▸ TEXT PROVIDED

__________________________________________________

Mar. 31, 2015 | By Kira

The ever-useful defines a Sneakerhead as “a person who collects limited, rare, OG, or flat out exclusive kicks,”—that is, more generally speaking, a person who simply loves to collect, customize, and wear designer sneakers and shoes. Dominic Goldman, the Executive Creative Director at UK creative agency London Grey, definitely fits the bill.

As an homage to his favourite sneaker, and in celebration of Air Max 1 Day back on March 26th, Goldman created a limited series of solid concrete AM1 sculptures “for the sneakerhead’s home.” Ranging from white through several shades of gray up to black, each pair is meticulously sculpted and comes with a rough-finished wooden ‘shoe box’ stand to proudly display the iconic silhouette.

Though the final product is crisp and stunning, the actual process of creating them was nowhere near as smooth. As it was Goldman’s first attempt at sculpting and 3D modeling, there were a few trip-ups along the way. The artist began by commissioning a 3D designer to craft and print a 3D model of the original sneaker. Unfortunately, the model broke several times and had to go through several iterations before it could be successfully manipulated. When he was finally able to bring the 3D models to another company to create a mold, they broke again. “The 3D printing company said it was the hardest thing they’d try to print,” said Goldman.

After several attempts, he finally had a workable mold, to which a super fine aggregate concrete was added, and the various white, grey and black dyes were embedded into the concrete mix in order to directly integrate the monochromatic colour scheme. The choice of concrete as the sculpting material wasn’t haphazard: “concrete is the opposite of air, and was partly ironic and partly immortalizing the sneaker I love,” said Goldman. Unlike the actual running shoe, the first to feature a visible Air cushioning unit in its heel, the concrete sculptures weigh an impressive 3.5kg (7.7 lbs).

__________________________________________________

▸ SOURCE DATA
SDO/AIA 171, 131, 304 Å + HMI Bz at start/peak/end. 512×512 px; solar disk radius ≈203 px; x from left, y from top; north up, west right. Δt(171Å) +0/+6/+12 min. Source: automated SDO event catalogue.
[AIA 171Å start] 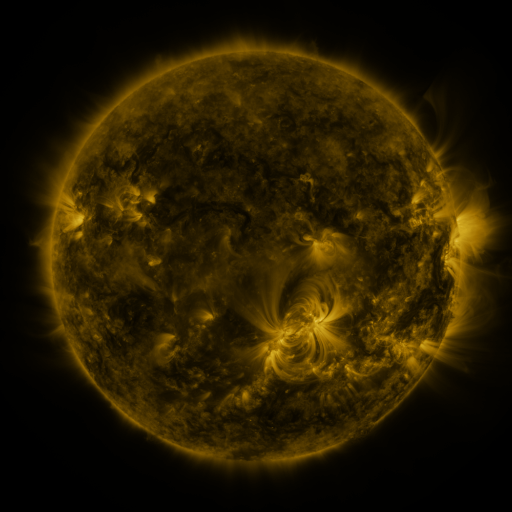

__________________________________________________

▸ GOALS
a – Based on the article about the concrete sneaker sculptures, say whether each statement agrees with it. Answer yes or no and quote the words from the article that decide it.
(i) The sculptures were Goldman's first attempt at sculpting and 3D modeling.
(ii) The colors of the sculptures were painted onto the concrete after it had set.
(iii) Each pair of sculptures comes with a polished wooden stand.
b – Extend the article about the concrete sneaker sculptures, picking up after its final sentence.

▸ RESPONSES IN ORDER
a –
(i) Yes: "As it was Goldman’s first attempt at sculpting and 3D modeling"
(ii) No: "the various white, grey and black dyes were embedded into the concrete mix in order to directly integrate the monochromatic colour scheme"
(iii) No: "comes with a rough-finished wooden ‘shoe box’ stand"

b –
According to the artist, one of the biggest challenges was extracting all of the air bubbles and preserving the stitching and details that make the AM1 as distinctive as it is, such as the tread on the sole. However, his hard work and attention to detail paid off: each stitch and tread is exactly in place, not to mention the immaculate Nike Swoosh. As an added, personal touch, the back of each shoe is signed “Tiny,” Goldmans’ artist tag and the name of his grandfather, U.K. boxer Tiny Bostock.

Although the sculptures are not yet for sale, Goldman does intend to sell them. At present, his estimated cost per pair is roughly 900£ (€1,240).

Dominic Goldman, ECD at London Grey and the artist behind Air Max 1 Concrete

The original Air Max 1

The Nike Air Max 1 was launched 28 years ago and is one of the most iconic, enduring running shoe designs of all time, with hundreds of millions of pairs worn around the globe. Designed by Tinker Hatfiled, a former architecture student who has also designed several versions of the Air Jordan, the AM1 was the first sneaker to feature a visible Air cushioning unit in its heel—a design choice that was mocked at the time, but as since been mimicked by countless competing brands. Nike Air Max Day, which passed on March 26th, is an annual celebration of the timeless shoe and excuse for consumers around the world to showcase their favourite pair .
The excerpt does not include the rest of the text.